Nous avions l’habitude, en entrant en classe, de jeter nos casquettes par terre, afin d’avoir ensuite nos mains plus libres ; il fallait, dès le seuil de la porte, les lancer sous le banc, de façon à frapper contre la muraille en faisant beaucoup de poussière ; c’était là le genre.
Mais, soit qu’il n’eût pas remarqué cette manœuvre ou qu’il n’eût osé s’y soumettre, la prière était finie que le nouveau tenait encore sa casquette sur ses deux genoux.
Ce passage décrit la routine du premier monde de l’intrigue. Il montre le décalage du nouveau et témoigne des connaissances de l’agent narrateur sur ce milieu. Un autre mot du vocabulaire de potache.
C’était une de ces coiffures d’ordre composite, où l’on retrouve les éléments du bonnet à poil, du chapska, du chapeau rond, de la casquette de loutre et du bonnet de coton, une de ces pauvres choses, enfin, dont la laideur muette a des profondeurs d’expression comme le visage d’un imbécile. Ovoïde et renflée de baleines, elle commençait par trois boudins circulaires ; puis s’alternaient, séparés par une bande rouge, des losanges de velours et de poils de lapin ; venait ensuite une façon de sac qui se terminait par un polygone cartonné, couvert d’une broderie en soutache compliquée, et d’où pendait, au bout d’un long cordon trop mince, un petit croisillon de fils d’or, en manière de gland. Elle était neuve ; la visière brillait.

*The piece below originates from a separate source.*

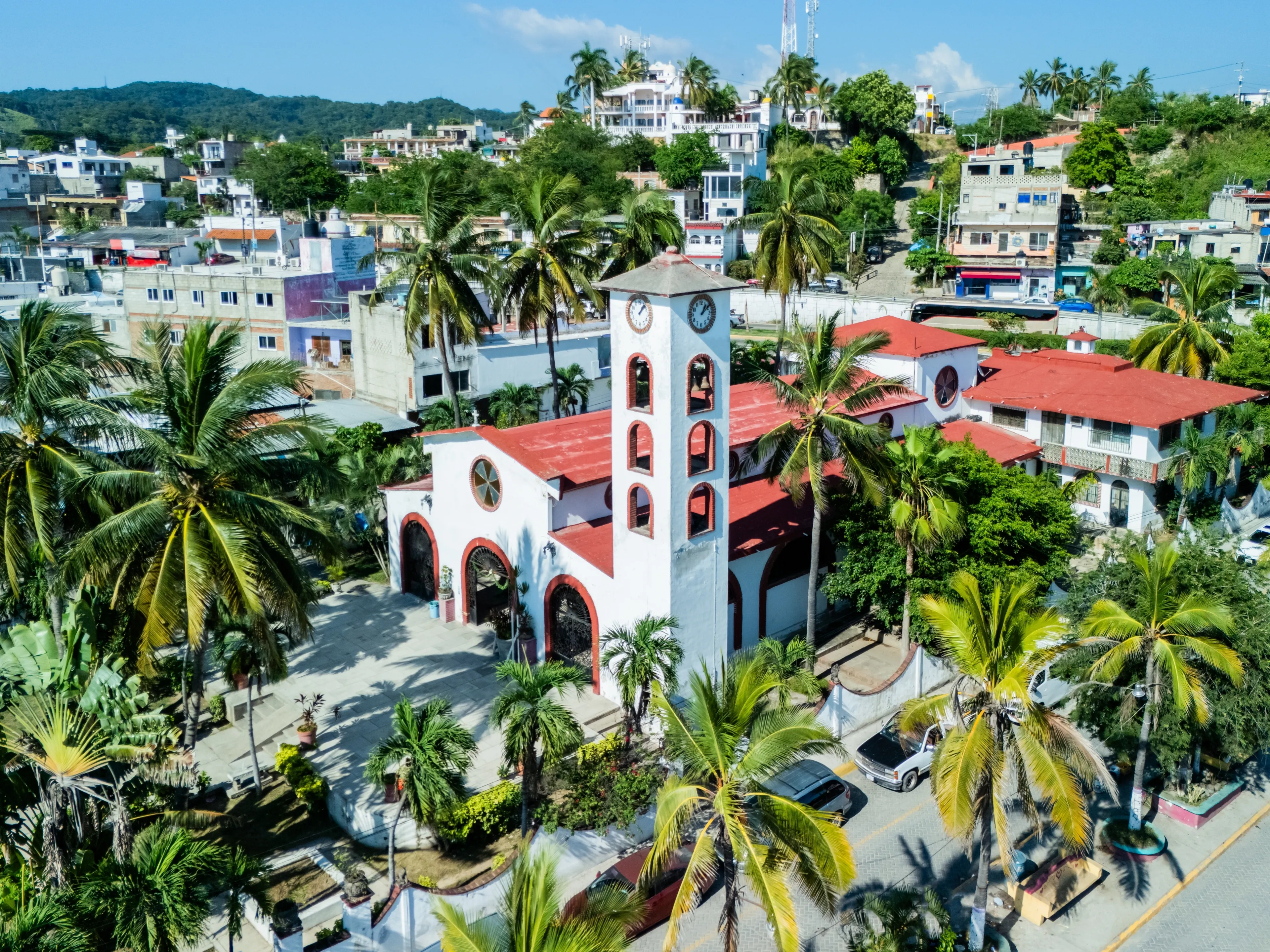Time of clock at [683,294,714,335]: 1:08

Seconde description pure : Le chapeau du nouveau. Des termes spécialisés pour une accumulation de comparaisons. L’observateur porte un jugement de personne sur la base d’une pièce de vêtement choquante à ses yeux. Il estime maintenant que la description comparative du début ne suffit pas et doit donner encore plus de détails sur l’objet. Il finit sur un dernier éclat sarcastique : la « pauvre chose » attire l’attention !
– Levez-vous, dit le professeur.
Il se leva ; sa casquette tomba. Toute la classe se mit à rire.

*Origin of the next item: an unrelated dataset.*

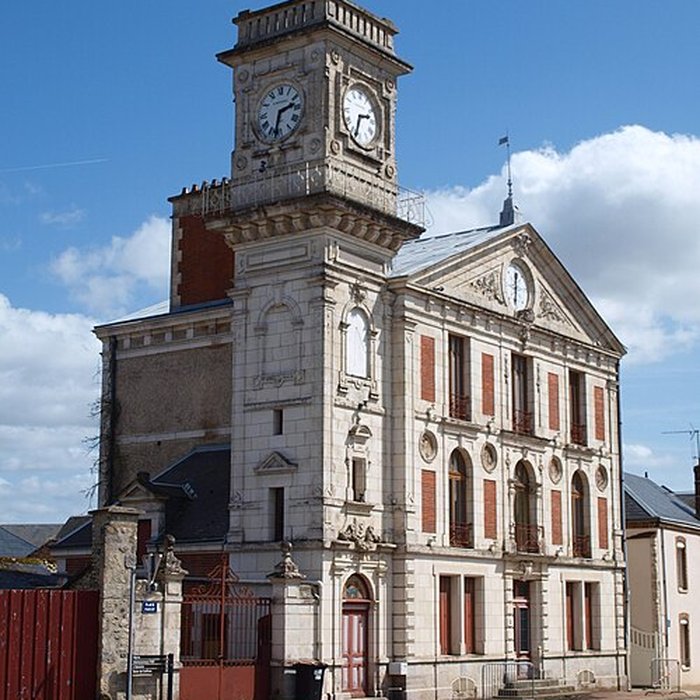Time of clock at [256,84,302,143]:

Il se baissa pour la reprendre. Un voisin la fit tomber d’un coup de coude, il la ramassa encore une fois.
– Débarrassez-vous donc de votre casque, dit le professeur, qui était un homme d’esprit.
Il y eut un rire éclatant des écoliers qui décontenança le pauvre garçon, si bien qu’il ne savait s’il fallait garder sa casquette à la main, la laisser par terre ou la mettre sur sa tête. Il se rassit et la posa sur ses genoux.

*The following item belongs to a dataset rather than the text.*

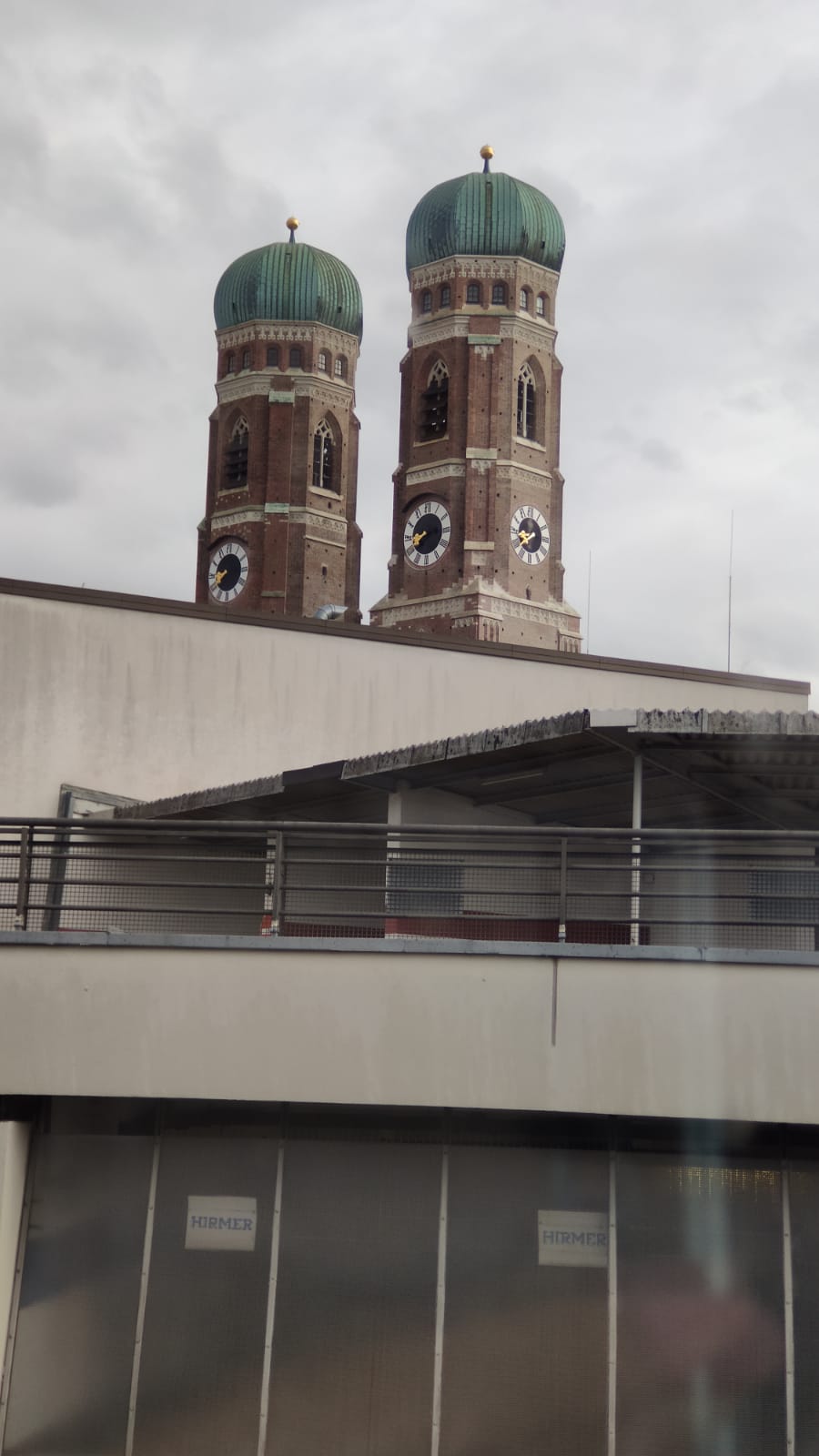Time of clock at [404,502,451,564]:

La casquette est « mise en situation » pour révéler l’« incompétence » sociale du nouveau et la cruauté du groupe.
Il ne faut pas plus de cinquante lignes de texte à l’agent descripteur pour spécifier ses choix narratifs et faire la démonstration de ses aptitudes en matière de réalisme descriptif d’un monde spécifique.
Les compétences de l’agent narrateur/descripteur s’exercent sur deux niveaux : celui de la matière (les constituants du monde) et celui de sa représentation (stratégies de mise en récit/description).
1. L’agent descripteur sait de quoi est constitué les différents mondes en présence.
Ses compétences sont le résultat d’un travail de recherche (ou d’une expérience personnelle conséquente). Elles se manifestent par l’emploi de termes spécifiques, voire techniques, d’images explicites.
Flaubert a épluché les encyclopédies, visité de nombreux lieux, recueilli des notes et dessiné des croquis.
2. L’agent descripteur comprend comment fonctionne ces mondes.
Une description ne s’arrête pas aux apparences, elle concerne aussi les processus. Dans le troisième paragraphe, en décrivant la routine d’une journée, c’est-à-dire la logique cause/effet qui sous-tend ce monde scolaire, l’agent descripteur participe à le rendre crédible à nos yeux.
Comme l’illustre le plan d’Yonville, lieu de résidence des Bovary, Flaubert assoit la réalité de ses mondes fictionnels sur une organisation rigoureuse de l’espace et du temps.
3. Il utilise les situations données par un monde pour construire des personnages.
La description du monde de l’école n’est pas une simple énumération ou une représentation illustrative de la réalité (la crainte des réalistes de l’époque de n’être que des « Daguerréotypeurs »), grâce à sa maîtrise de la mise en récit, l’agent narrateur parvient à lui faire dire plus qu’elle ne montre.
La description du nouveau ne se contente pas de construire l’image d’un enfant de la campagne parachuté dans un milieu social qui n’est pas le sien, elle transmet aussi des impressions de son monde intérieure (l’embarras, l’habit qui le gêne, le pantalon « trop tiré ») lesquelles évolueront en des traits de caractère saillant du personnage de Monsieur Bovary adulte : ses anxiétés sociales, sa maladresse physique, ses refoulements.
4. L’agent narrateur/descripteur fait des choix de représentation distinctifs.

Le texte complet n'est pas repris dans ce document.